Kolejny extra fight, który dla fanów Gromdy jest starciem legend. Pojedynek Mario kontra Łazar zaczął się od wzajemnego badania przeciwnika, ale wiadomo dlaczego. Bo później leciały już srogie bomby.
Taktyczne rozbrojenie przeciwnika - moc pięści kontra spryt
Pierwsza runda przebiegła dość spokojnie, zaś przeciwnicy próbowali wyczuć przeciwnika. Rafał „Łazar" Łazarek zaczął pojedynek wykazując szybkość i skuteczne przewidywanie ruchów Mario. Posypały się pierwsze celne ciosy, które dosięgły zarówno Mario, jak i Łazara. Kiedy opadł kurz po pierwszej rundzie okazało się, że Łazar nie przystąpi do drugiej rundy!
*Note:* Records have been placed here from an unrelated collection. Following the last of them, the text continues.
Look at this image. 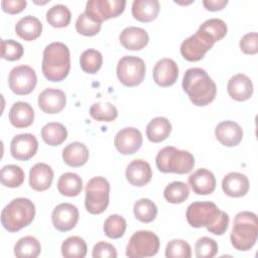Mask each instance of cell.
Returning a JSON list of instances; mask_svg holds the SVG:
<instances>
[{
	"label": "cell",
	"instance_id": "1",
	"mask_svg": "<svg viewBox=\"0 0 258 258\" xmlns=\"http://www.w3.org/2000/svg\"><path fill=\"white\" fill-rule=\"evenodd\" d=\"M187 223L194 228L206 227L215 235H223L229 226V216L213 202H194L186 209Z\"/></svg>",
	"mask_w": 258,
	"mask_h": 258
},
{
	"label": "cell",
	"instance_id": "22",
	"mask_svg": "<svg viewBox=\"0 0 258 258\" xmlns=\"http://www.w3.org/2000/svg\"><path fill=\"white\" fill-rule=\"evenodd\" d=\"M53 170L50 165L38 162L34 164L29 171V185L36 191L46 190L52 182Z\"/></svg>",
	"mask_w": 258,
	"mask_h": 258
},
{
	"label": "cell",
	"instance_id": "21",
	"mask_svg": "<svg viewBox=\"0 0 258 258\" xmlns=\"http://www.w3.org/2000/svg\"><path fill=\"white\" fill-rule=\"evenodd\" d=\"M227 91L232 99L243 102L251 98L253 94V84L246 75L237 74L229 80Z\"/></svg>",
	"mask_w": 258,
	"mask_h": 258
},
{
	"label": "cell",
	"instance_id": "39",
	"mask_svg": "<svg viewBox=\"0 0 258 258\" xmlns=\"http://www.w3.org/2000/svg\"><path fill=\"white\" fill-rule=\"evenodd\" d=\"M102 53L93 48L86 49L80 56V66L85 73L96 74L102 67Z\"/></svg>",
	"mask_w": 258,
	"mask_h": 258
},
{
	"label": "cell",
	"instance_id": "45",
	"mask_svg": "<svg viewBox=\"0 0 258 258\" xmlns=\"http://www.w3.org/2000/svg\"><path fill=\"white\" fill-rule=\"evenodd\" d=\"M101 23L94 21L85 12L81 13L76 21V29L80 34L86 36L96 35L101 29Z\"/></svg>",
	"mask_w": 258,
	"mask_h": 258
},
{
	"label": "cell",
	"instance_id": "29",
	"mask_svg": "<svg viewBox=\"0 0 258 258\" xmlns=\"http://www.w3.org/2000/svg\"><path fill=\"white\" fill-rule=\"evenodd\" d=\"M171 132V124L165 117H155L146 126V136L154 143L165 140Z\"/></svg>",
	"mask_w": 258,
	"mask_h": 258
},
{
	"label": "cell",
	"instance_id": "40",
	"mask_svg": "<svg viewBox=\"0 0 258 258\" xmlns=\"http://www.w3.org/2000/svg\"><path fill=\"white\" fill-rule=\"evenodd\" d=\"M125 219L117 214L110 215L104 223V233L111 239L121 238L126 231Z\"/></svg>",
	"mask_w": 258,
	"mask_h": 258
},
{
	"label": "cell",
	"instance_id": "3",
	"mask_svg": "<svg viewBox=\"0 0 258 258\" xmlns=\"http://www.w3.org/2000/svg\"><path fill=\"white\" fill-rule=\"evenodd\" d=\"M43 76L50 82L63 81L71 69V54L69 47L59 41H54L45 46L42 64Z\"/></svg>",
	"mask_w": 258,
	"mask_h": 258
},
{
	"label": "cell",
	"instance_id": "37",
	"mask_svg": "<svg viewBox=\"0 0 258 258\" xmlns=\"http://www.w3.org/2000/svg\"><path fill=\"white\" fill-rule=\"evenodd\" d=\"M90 115L97 121L111 122L117 118L118 111L110 102H97L91 106Z\"/></svg>",
	"mask_w": 258,
	"mask_h": 258
},
{
	"label": "cell",
	"instance_id": "46",
	"mask_svg": "<svg viewBox=\"0 0 258 258\" xmlns=\"http://www.w3.org/2000/svg\"><path fill=\"white\" fill-rule=\"evenodd\" d=\"M240 48L245 54H256L258 52V34L257 32L246 33L240 40Z\"/></svg>",
	"mask_w": 258,
	"mask_h": 258
},
{
	"label": "cell",
	"instance_id": "47",
	"mask_svg": "<svg viewBox=\"0 0 258 258\" xmlns=\"http://www.w3.org/2000/svg\"><path fill=\"white\" fill-rule=\"evenodd\" d=\"M92 256L94 258H116L117 251L112 244L100 241L94 246Z\"/></svg>",
	"mask_w": 258,
	"mask_h": 258
},
{
	"label": "cell",
	"instance_id": "5",
	"mask_svg": "<svg viewBox=\"0 0 258 258\" xmlns=\"http://www.w3.org/2000/svg\"><path fill=\"white\" fill-rule=\"evenodd\" d=\"M258 237L257 216L252 212H240L235 216L230 239L233 247L239 251H248Z\"/></svg>",
	"mask_w": 258,
	"mask_h": 258
},
{
	"label": "cell",
	"instance_id": "12",
	"mask_svg": "<svg viewBox=\"0 0 258 258\" xmlns=\"http://www.w3.org/2000/svg\"><path fill=\"white\" fill-rule=\"evenodd\" d=\"M37 83L35 71L25 64L13 68L8 77V84L10 90L16 95L30 94Z\"/></svg>",
	"mask_w": 258,
	"mask_h": 258
},
{
	"label": "cell",
	"instance_id": "42",
	"mask_svg": "<svg viewBox=\"0 0 258 258\" xmlns=\"http://www.w3.org/2000/svg\"><path fill=\"white\" fill-rule=\"evenodd\" d=\"M167 258H190L191 249L189 244L181 239H174L167 243L165 248Z\"/></svg>",
	"mask_w": 258,
	"mask_h": 258
},
{
	"label": "cell",
	"instance_id": "41",
	"mask_svg": "<svg viewBox=\"0 0 258 258\" xmlns=\"http://www.w3.org/2000/svg\"><path fill=\"white\" fill-rule=\"evenodd\" d=\"M199 29L208 33L215 40V42L221 40L227 34L228 31L226 23L220 18H211L206 20L199 27Z\"/></svg>",
	"mask_w": 258,
	"mask_h": 258
},
{
	"label": "cell",
	"instance_id": "13",
	"mask_svg": "<svg viewBox=\"0 0 258 258\" xmlns=\"http://www.w3.org/2000/svg\"><path fill=\"white\" fill-rule=\"evenodd\" d=\"M79 210L76 206L69 203H62L53 209L51 213V222L56 230L67 232L75 228L79 221Z\"/></svg>",
	"mask_w": 258,
	"mask_h": 258
},
{
	"label": "cell",
	"instance_id": "33",
	"mask_svg": "<svg viewBox=\"0 0 258 258\" xmlns=\"http://www.w3.org/2000/svg\"><path fill=\"white\" fill-rule=\"evenodd\" d=\"M61 254L64 258H84L87 254V243L79 236H71L61 244Z\"/></svg>",
	"mask_w": 258,
	"mask_h": 258
},
{
	"label": "cell",
	"instance_id": "25",
	"mask_svg": "<svg viewBox=\"0 0 258 258\" xmlns=\"http://www.w3.org/2000/svg\"><path fill=\"white\" fill-rule=\"evenodd\" d=\"M34 120L33 108L27 102H16L9 110V121L16 128H25Z\"/></svg>",
	"mask_w": 258,
	"mask_h": 258
},
{
	"label": "cell",
	"instance_id": "7",
	"mask_svg": "<svg viewBox=\"0 0 258 258\" xmlns=\"http://www.w3.org/2000/svg\"><path fill=\"white\" fill-rule=\"evenodd\" d=\"M85 207L86 210L93 214H102L109 205L110 184L103 176L91 178L86 185Z\"/></svg>",
	"mask_w": 258,
	"mask_h": 258
},
{
	"label": "cell",
	"instance_id": "6",
	"mask_svg": "<svg viewBox=\"0 0 258 258\" xmlns=\"http://www.w3.org/2000/svg\"><path fill=\"white\" fill-rule=\"evenodd\" d=\"M157 168L164 173L184 174L195 166L194 155L186 150H179L173 146L160 149L155 158Z\"/></svg>",
	"mask_w": 258,
	"mask_h": 258
},
{
	"label": "cell",
	"instance_id": "4",
	"mask_svg": "<svg viewBox=\"0 0 258 258\" xmlns=\"http://www.w3.org/2000/svg\"><path fill=\"white\" fill-rule=\"evenodd\" d=\"M34 216V204L29 199L16 198L2 210L1 224L8 232L15 233L30 225Z\"/></svg>",
	"mask_w": 258,
	"mask_h": 258
},
{
	"label": "cell",
	"instance_id": "30",
	"mask_svg": "<svg viewBox=\"0 0 258 258\" xmlns=\"http://www.w3.org/2000/svg\"><path fill=\"white\" fill-rule=\"evenodd\" d=\"M83 188L82 178L75 172H64L57 180L58 191L66 197H77Z\"/></svg>",
	"mask_w": 258,
	"mask_h": 258
},
{
	"label": "cell",
	"instance_id": "20",
	"mask_svg": "<svg viewBox=\"0 0 258 258\" xmlns=\"http://www.w3.org/2000/svg\"><path fill=\"white\" fill-rule=\"evenodd\" d=\"M188 183L197 195L207 196L216 188V177L207 168H199L188 176Z\"/></svg>",
	"mask_w": 258,
	"mask_h": 258
},
{
	"label": "cell",
	"instance_id": "18",
	"mask_svg": "<svg viewBox=\"0 0 258 258\" xmlns=\"http://www.w3.org/2000/svg\"><path fill=\"white\" fill-rule=\"evenodd\" d=\"M215 135L220 143L227 147H233L241 142L243 138V130L238 123L226 120L217 125Z\"/></svg>",
	"mask_w": 258,
	"mask_h": 258
},
{
	"label": "cell",
	"instance_id": "14",
	"mask_svg": "<svg viewBox=\"0 0 258 258\" xmlns=\"http://www.w3.org/2000/svg\"><path fill=\"white\" fill-rule=\"evenodd\" d=\"M142 134L134 127H126L117 132L114 138L116 149L124 155L134 154L142 145Z\"/></svg>",
	"mask_w": 258,
	"mask_h": 258
},
{
	"label": "cell",
	"instance_id": "43",
	"mask_svg": "<svg viewBox=\"0 0 258 258\" xmlns=\"http://www.w3.org/2000/svg\"><path fill=\"white\" fill-rule=\"evenodd\" d=\"M24 48L21 43L13 39L1 40V57L6 60H17L23 55Z\"/></svg>",
	"mask_w": 258,
	"mask_h": 258
},
{
	"label": "cell",
	"instance_id": "11",
	"mask_svg": "<svg viewBox=\"0 0 258 258\" xmlns=\"http://www.w3.org/2000/svg\"><path fill=\"white\" fill-rule=\"evenodd\" d=\"M125 5V0H90L86 4L85 13L94 21L102 24L104 20L123 13Z\"/></svg>",
	"mask_w": 258,
	"mask_h": 258
},
{
	"label": "cell",
	"instance_id": "48",
	"mask_svg": "<svg viewBox=\"0 0 258 258\" xmlns=\"http://www.w3.org/2000/svg\"><path fill=\"white\" fill-rule=\"evenodd\" d=\"M27 2L25 0H2L1 7L3 11L9 14H16L21 12L26 7Z\"/></svg>",
	"mask_w": 258,
	"mask_h": 258
},
{
	"label": "cell",
	"instance_id": "10",
	"mask_svg": "<svg viewBox=\"0 0 258 258\" xmlns=\"http://www.w3.org/2000/svg\"><path fill=\"white\" fill-rule=\"evenodd\" d=\"M214 43L215 40L208 33L198 29L195 34L181 42L180 53L183 58L188 61H198L213 47Z\"/></svg>",
	"mask_w": 258,
	"mask_h": 258
},
{
	"label": "cell",
	"instance_id": "49",
	"mask_svg": "<svg viewBox=\"0 0 258 258\" xmlns=\"http://www.w3.org/2000/svg\"><path fill=\"white\" fill-rule=\"evenodd\" d=\"M203 4L210 11H218L228 4V0H204Z\"/></svg>",
	"mask_w": 258,
	"mask_h": 258
},
{
	"label": "cell",
	"instance_id": "26",
	"mask_svg": "<svg viewBox=\"0 0 258 258\" xmlns=\"http://www.w3.org/2000/svg\"><path fill=\"white\" fill-rule=\"evenodd\" d=\"M42 31V23L40 20L32 15H26L20 18L15 25L16 34L26 40L31 41L40 36Z\"/></svg>",
	"mask_w": 258,
	"mask_h": 258
},
{
	"label": "cell",
	"instance_id": "36",
	"mask_svg": "<svg viewBox=\"0 0 258 258\" xmlns=\"http://www.w3.org/2000/svg\"><path fill=\"white\" fill-rule=\"evenodd\" d=\"M135 218L142 223H150L157 216V207L149 199H140L134 204Z\"/></svg>",
	"mask_w": 258,
	"mask_h": 258
},
{
	"label": "cell",
	"instance_id": "15",
	"mask_svg": "<svg viewBox=\"0 0 258 258\" xmlns=\"http://www.w3.org/2000/svg\"><path fill=\"white\" fill-rule=\"evenodd\" d=\"M38 149V142L34 135L22 133L14 136L10 143L12 157L17 160H28L33 157Z\"/></svg>",
	"mask_w": 258,
	"mask_h": 258
},
{
	"label": "cell",
	"instance_id": "9",
	"mask_svg": "<svg viewBox=\"0 0 258 258\" xmlns=\"http://www.w3.org/2000/svg\"><path fill=\"white\" fill-rule=\"evenodd\" d=\"M145 63L142 58L135 55H125L117 63L116 73L119 81L126 87L140 85L145 77Z\"/></svg>",
	"mask_w": 258,
	"mask_h": 258
},
{
	"label": "cell",
	"instance_id": "23",
	"mask_svg": "<svg viewBox=\"0 0 258 258\" xmlns=\"http://www.w3.org/2000/svg\"><path fill=\"white\" fill-rule=\"evenodd\" d=\"M119 39L126 49L140 50L147 45L149 36L145 29L136 26H129L122 30Z\"/></svg>",
	"mask_w": 258,
	"mask_h": 258
},
{
	"label": "cell",
	"instance_id": "44",
	"mask_svg": "<svg viewBox=\"0 0 258 258\" xmlns=\"http://www.w3.org/2000/svg\"><path fill=\"white\" fill-rule=\"evenodd\" d=\"M217 242L210 237H202L198 239L195 245L196 256L198 258H212L218 253Z\"/></svg>",
	"mask_w": 258,
	"mask_h": 258
},
{
	"label": "cell",
	"instance_id": "24",
	"mask_svg": "<svg viewBox=\"0 0 258 258\" xmlns=\"http://www.w3.org/2000/svg\"><path fill=\"white\" fill-rule=\"evenodd\" d=\"M222 188L229 197H243L249 190L248 177L240 172H230L224 176L222 180Z\"/></svg>",
	"mask_w": 258,
	"mask_h": 258
},
{
	"label": "cell",
	"instance_id": "19",
	"mask_svg": "<svg viewBox=\"0 0 258 258\" xmlns=\"http://www.w3.org/2000/svg\"><path fill=\"white\" fill-rule=\"evenodd\" d=\"M126 178L132 185L143 186L152 177L150 164L143 159H134L126 167Z\"/></svg>",
	"mask_w": 258,
	"mask_h": 258
},
{
	"label": "cell",
	"instance_id": "34",
	"mask_svg": "<svg viewBox=\"0 0 258 258\" xmlns=\"http://www.w3.org/2000/svg\"><path fill=\"white\" fill-rule=\"evenodd\" d=\"M72 14L70 9L63 4H56L50 7L46 12L47 22L55 28L66 27L70 24Z\"/></svg>",
	"mask_w": 258,
	"mask_h": 258
},
{
	"label": "cell",
	"instance_id": "32",
	"mask_svg": "<svg viewBox=\"0 0 258 258\" xmlns=\"http://www.w3.org/2000/svg\"><path fill=\"white\" fill-rule=\"evenodd\" d=\"M41 251L39 241L32 236L19 239L14 246V255L17 258H36Z\"/></svg>",
	"mask_w": 258,
	"mask_h": 258
},
{
	"label": "cell",
	"instance_id": "27",
	"mask_svg": "<svg viewBox=\"0 0 258 258\" xmlns=\"http://www.w3.org/2000/svg\"><path fill=\"white\" fill-rule=\"evenodd\" d=\"M62 159L69 166H82L89 159V149L84 143L78 141L72 142L63 148Z\"/></svg>",
	"mask_w": 258,
	"mask_h": 258
},
{
	"label": "cell",
	"instance_id": "38",
	"mask_svg": "<svg viewBox=\"0 0 258 258\" xmlns=\"http://www.w3.org/2000/svg\"><path fill=\"white\" fill-rule=\"evenodd\" d=\"M189 195L188 185L182 181H173L167 184L163 190L164 199L171 204L183 203Z\"/></svg>",
	"mask_w": 258,
	"mask_h": 258
},
{
	"label": "cell",
	"instance_id": "28",
	"mask_svg": "<svg viewBox=\"0 0 258 258\" xmlns=\"http://www.w3.org/2000/svg\"><path fill=\"white\" fill-rule=\"evenodd\" d=\"M159 9L157 0H134L132 3V15L141 22H150L155 19Z\"/></svg>",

Wszystko z powodu celnych ciosów Mario w pierwszej rundzie, które skutecznie dosięgały głowy Łazara. Metodyczne przeczekiwanie szarża Łazara było skutecznym sposobem na wygraną. Łazar opuścił ring jeszcze przed ogłoszeniem wyników. Te pięści musiały ważyć!
W trakcie wywiadu po walce Mario podziękował swojemu przeciwnikowi i powiedział, że jest dla niego wzorem do naśladowania. To właśnie przez walki Łazara, Mario zdecydował się wejść do ringu Gromdy!